• Supplied passage:
Use a simulation to show tree bias with different granularities.

Answer: Regression tree models are prone to selection bias such that features that are more granular (ie, have more detail) tend to be included because they have more possible nodes for data splits. A simple simulation can be performed by regressing a tree-based model on a dataset with two predictor variables, one of which is a binary variable (x1; low granularity) that is used to calculate the target variable (y), and the other is a continuous random variable (x2; high granularity) that is unrelated to the target. In the absence of selection bias, we would expect the classification to be based on x1, because it is known to be predictive of y whereas x2 is not.

The results below show that the regression tree only has x1 in the root node but all other nodes rely on x2 for data splits even though it is not predictive of the target. This demonstrates that the model is affected by selection bias.

set.seed(200)
n <- 1000  # number of observations

# x1 is predictor of binary outcome (target) y
x1 <- sample(0:1, n, replace = TRUE)
noise <- rnorm(n, mean = 0, sd = 1)

• What you will do:
**A.** Can you repeat the stretch of the tree-bias passage from "Answer: Regression tree" through "whereas x2 is not.", word for word?
**B.** Which variable names does the R code in the tree-bias passage assign values to with the <- operator?
You can answer everything here without the listing.

• Data block:

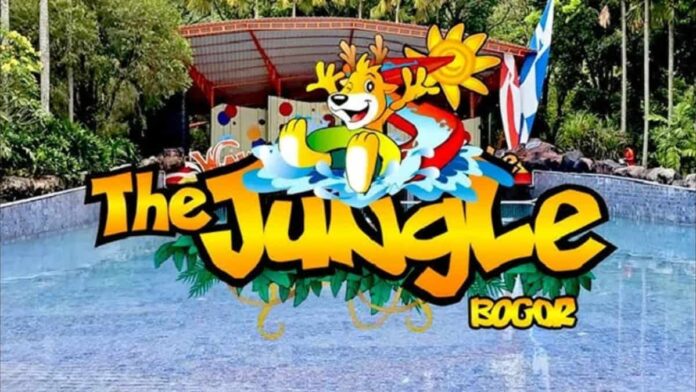 The Jungle Waterpark Bogor, Nikmati Beragam Wahana Seru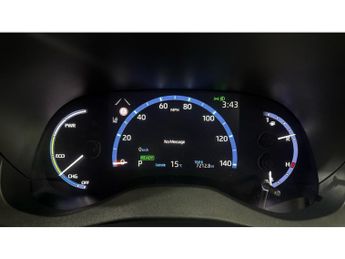 Toyota Yaris Cross 1.5 Hybrid Excel 5dr CVT Hybrid Estate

• Responses by item number:
**A.**
Answer: Regression tree models are prone to selection bias such that features that are more granular (ie, have more detail) tend to be included because they have more possible nodes for data splits. A simple simulation can be performed by regressing a tree-based model on a dataset with two predictor variables, one of which is a binary variable (x1; low granularity) that is used to calculate the target variable (y), and the other is a continuous random variable (x2; high granularity) that is unrelated to the target. In the absence of selection bias, we would expect the classification to be based on x1, because it is known to be predictive of y whereas x2 is not.

**B.** n, x1, noise